Bizim memlekette hukuk hiçbir zaman olmamıştır. Terazi bozuktur. Lakin hukuk dediğin salt mahkemelerde aranmaz, tarihte, vicdanlarda da bulunur kimi zaman. Bazı yargıç zalimliğin hükmünü yazar, kimi haysiyetli olmanın… Sivas zaman aşımına uğratılmışken, Hrant davası sündürülürken, Berkin’in daha katili belli değilken, Sarısülük’ün katili aramızdayken, Sur’un, Ankara’nın hesabı sorulmamışken, nasıl huzurlu olur, yaşama gülerek bakar ki insan? Bu ülkede hırsıza hırsız, katile katil, tecavüzcüye tecavüzcü, yalancıya, yalancı demek suç olmuş! Ne gam…

Artık dilimizde “Kabataş Yalancısı” diye bir deyim var. Hiçbir mahkeme bunu ortadan kaldıramaz, belleğe kazınmıştır. Bu yalana ortak olanlar bu sıfatı hak etmişlerdir. Ne etseler boştur. Ben yarın bu nedenle hâkim karşısına çıkacağım. Dava İstanbul 15. Asliye Ceza Mahkemesi’nde görülecek. Elbette orada bulunacağım. Yukarda saydığım acılara bakıp, kimseden rol çalmak istemem. Benimki önemsizdir. Gezi çocuklarının aileleri hala kanlı gözyaşı dökerken, kendini fazla önemli saymak ayıptır. Ancak bilesiniz ki; oraya “Kabataş Yalancıları”nı yargılamaya gidiyorum, savunma yapacak değilim. Her zaman olduğu gibi soru soracağım…

Kimle yan yana olduğunuz, kimle yoldaşlık ettiğiniz önemlidir. Boş ve kof kalabalıklar hakikati gölgeler.
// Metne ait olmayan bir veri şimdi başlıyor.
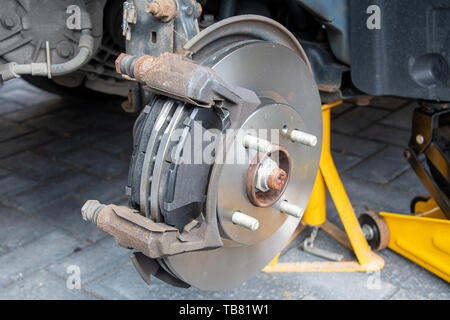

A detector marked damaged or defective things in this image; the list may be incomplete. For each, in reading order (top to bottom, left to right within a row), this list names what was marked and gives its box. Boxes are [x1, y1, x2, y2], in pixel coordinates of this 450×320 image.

corroded bolt [146, 0, 178, 21]
corroded bolt [244, 135, 272, 154]
corroded bolt [288, 128, 316, 147]
rusty caliper bracket [82, 52, 260, 262]
corroded bolt [268, 168, 288, 190]
corroded bolt [280, 201, 304, 219]
corroded bolt [232, 211, 260, 231]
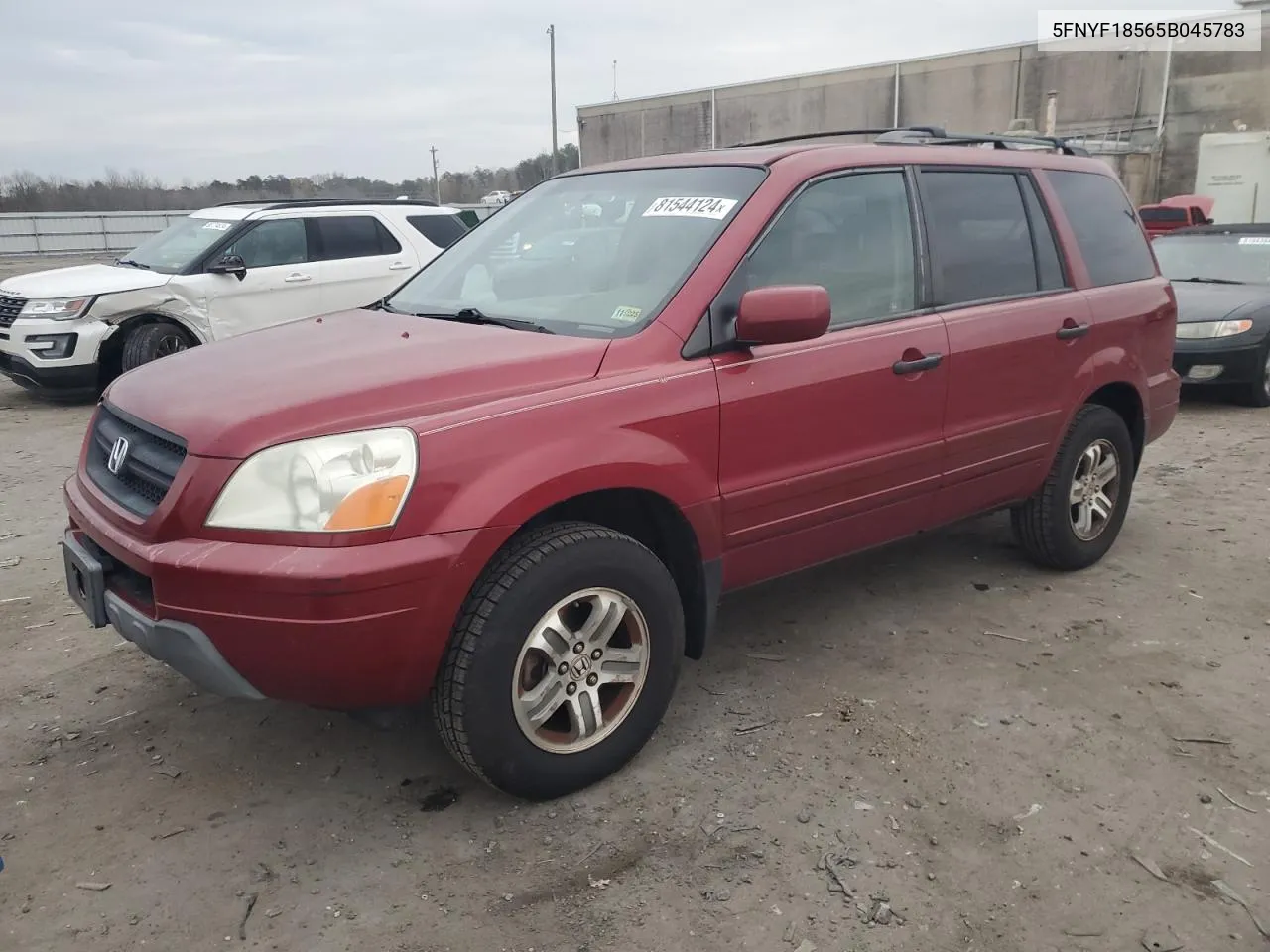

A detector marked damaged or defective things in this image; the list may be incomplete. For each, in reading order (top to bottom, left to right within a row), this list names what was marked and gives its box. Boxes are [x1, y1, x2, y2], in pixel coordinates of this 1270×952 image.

missing front license plate [61, 532, 108, 627]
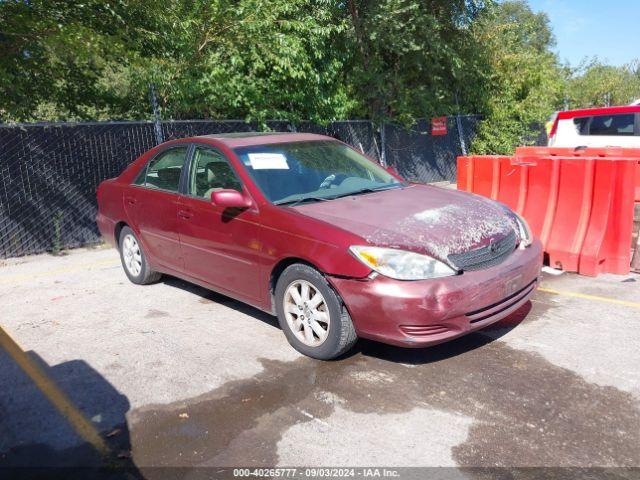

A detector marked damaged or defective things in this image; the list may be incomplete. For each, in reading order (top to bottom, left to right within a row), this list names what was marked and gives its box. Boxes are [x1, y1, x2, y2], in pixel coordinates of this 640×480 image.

damaged vehicle [97, 133, 544, 358]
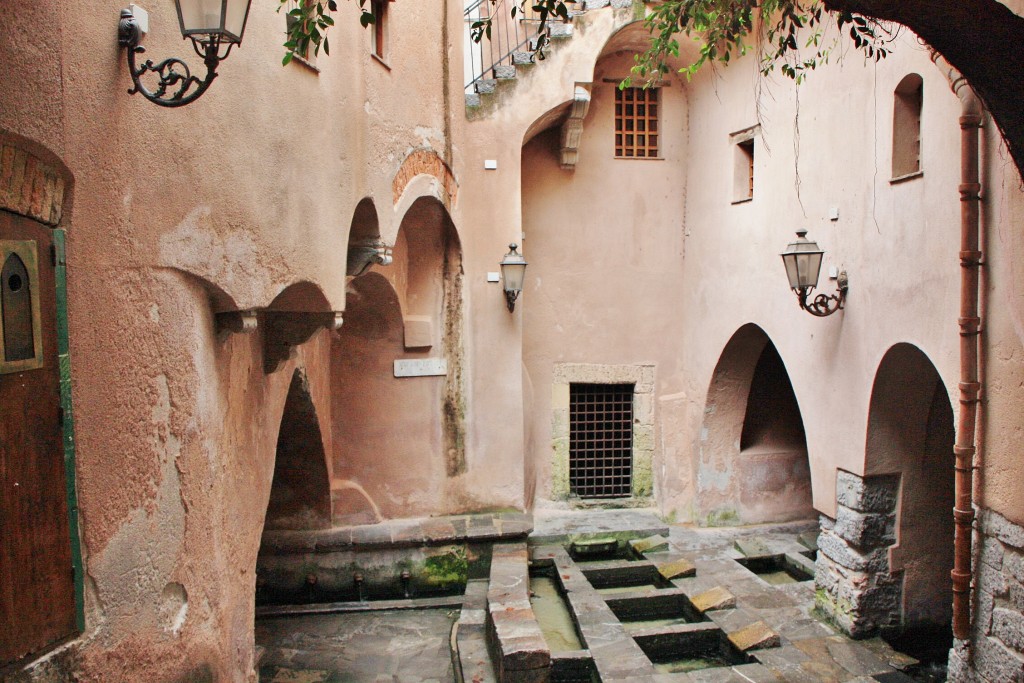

Anayasa referandumunda “Yetmez Ama Evet” diyenler, Silivri kapısında nöbet çadırında gidip oturan cemaatçiler, Ali Tatar ve benzerlerinin ölümüne kalemiyle neden olanlar, müstemleke aydını tavrını benimseyenler, ‘Cumhuriyet’/’Aydınlanma’/ ‘Devrim’ demekten korkanlarla yürünecek yol yoktur. Antiemperyalist olmayan her tutum yanlıştır. Her muhalif görünenle aynı tarafa düşme, esas tutsaklıktır!
Diyeceksiniz ki, “geride kaç kişi kaldı?”
Kaç kişiyse o kadarız. Ben aydın olma kavgasını ustalarımdan öğrendim. Kalabalığa uyarak aydın olunmaz, inatla bildiğini söyleyeceksin, “kabahatin büyüğü” halkın olsa da, hoşuna gitmese de sözlerin, direneceksin…
“Kabataş Yalancısı” olmaktan daha korkuncu ne olabilir ki?